Experimental and numerical investigations on cooling performance of chemical-vapor-deposited SiC deformable mirror for adaptive optics system in high-power laser radiation environments

Abstract

• A large-diameter CVD SiC U-WDM for use in AO systems utilizing an HPLR system was presented. • The cooling performance of the CVD SiC U-WDM was investigated under HPLR conditions. • Fluid-thermal-structural coupling characteristics of the CVD SiC U-WDM were analyzed. • The CVD SiC U-WDM dramatically decreased the thermal deformation to submicron scale. In an adaptive optics system combined with a high-power laser radiation (HPLR) system, the thermal deformation of a deformable mirror (DM), which is induced by high-energy irradiation, is a significant factor influencing the optical performance of the system.
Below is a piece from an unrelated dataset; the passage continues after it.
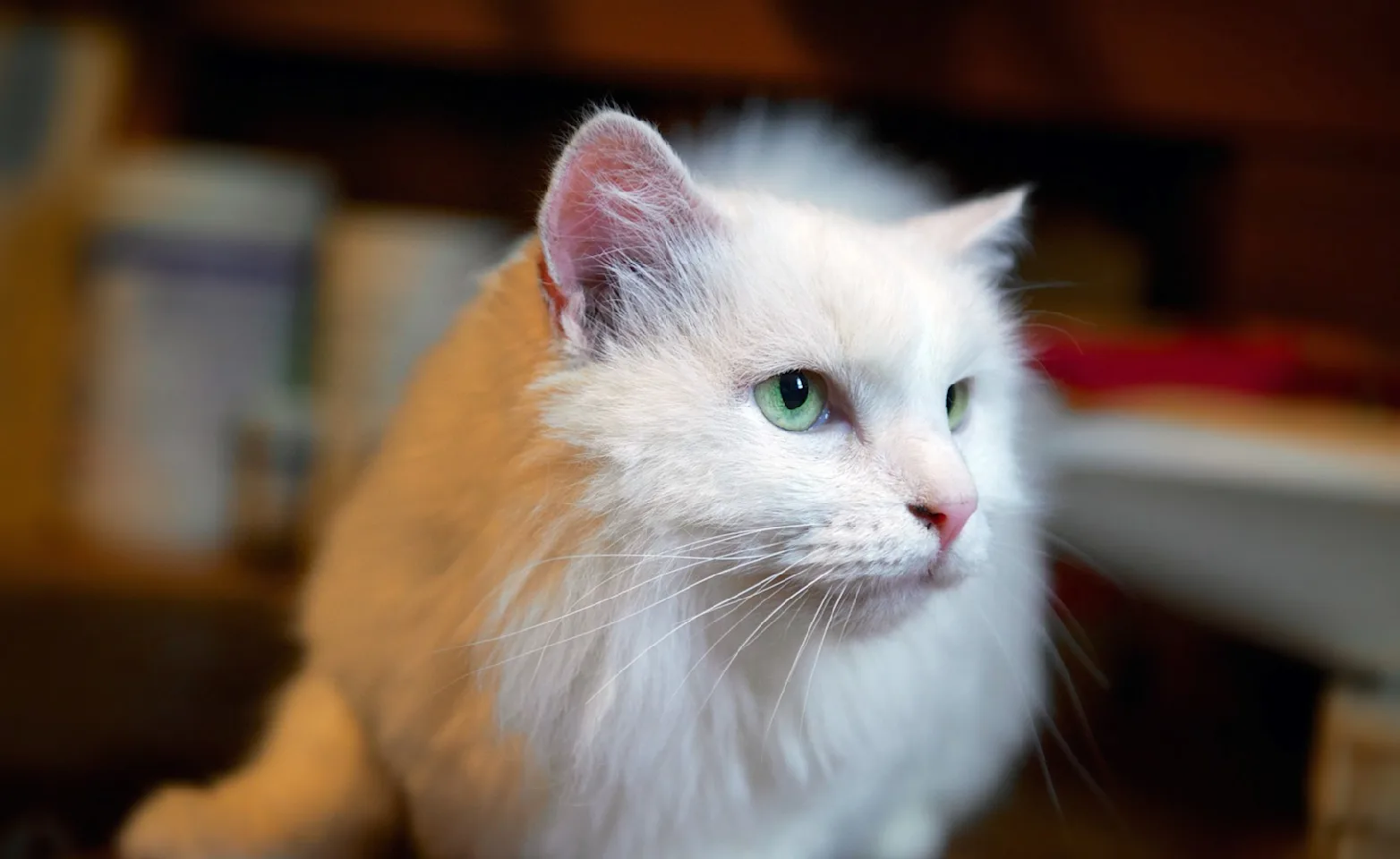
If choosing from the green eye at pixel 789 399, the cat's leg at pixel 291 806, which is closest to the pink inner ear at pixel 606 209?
the green eye at pixel 789 399

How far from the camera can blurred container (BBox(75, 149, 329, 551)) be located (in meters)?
1.45

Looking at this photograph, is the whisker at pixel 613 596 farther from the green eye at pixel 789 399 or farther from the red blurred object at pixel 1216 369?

In particular, the thermal deformation of the DM with a large diameter of more than a few hundred millimeters should be controlled to be on the order of 1 μm in various HPLR environments. To satisfy these challenging criteria, we experimentally and numerically investigated the cooling performance of a large-diameter water-cooled DM (WDM) with U-shaped cooling microchannels (U-WDM) made of chemical-vapor-deposited SiC, which was designed first in our previous research. The fluid-thermal-structural coupling characteristics of the U-WDM were verified and analyzed through the verification process. In addition, the fluid-thermal-structural coupling characteristics of the DM and U-WDM were compared and analyzed by applying four different HPLR conditions: annular, circular, holed-square, and square beams. Under all the HPLR conditions, the comparative study demonstrated that the U-WDM had dramatic cooling performance, reducing the thermal deformation by more than 85% compared to that of the DM and achieving submicron-scale thermal displacement, which was lower than the targeted actuator deformation limit of 1.3 μm.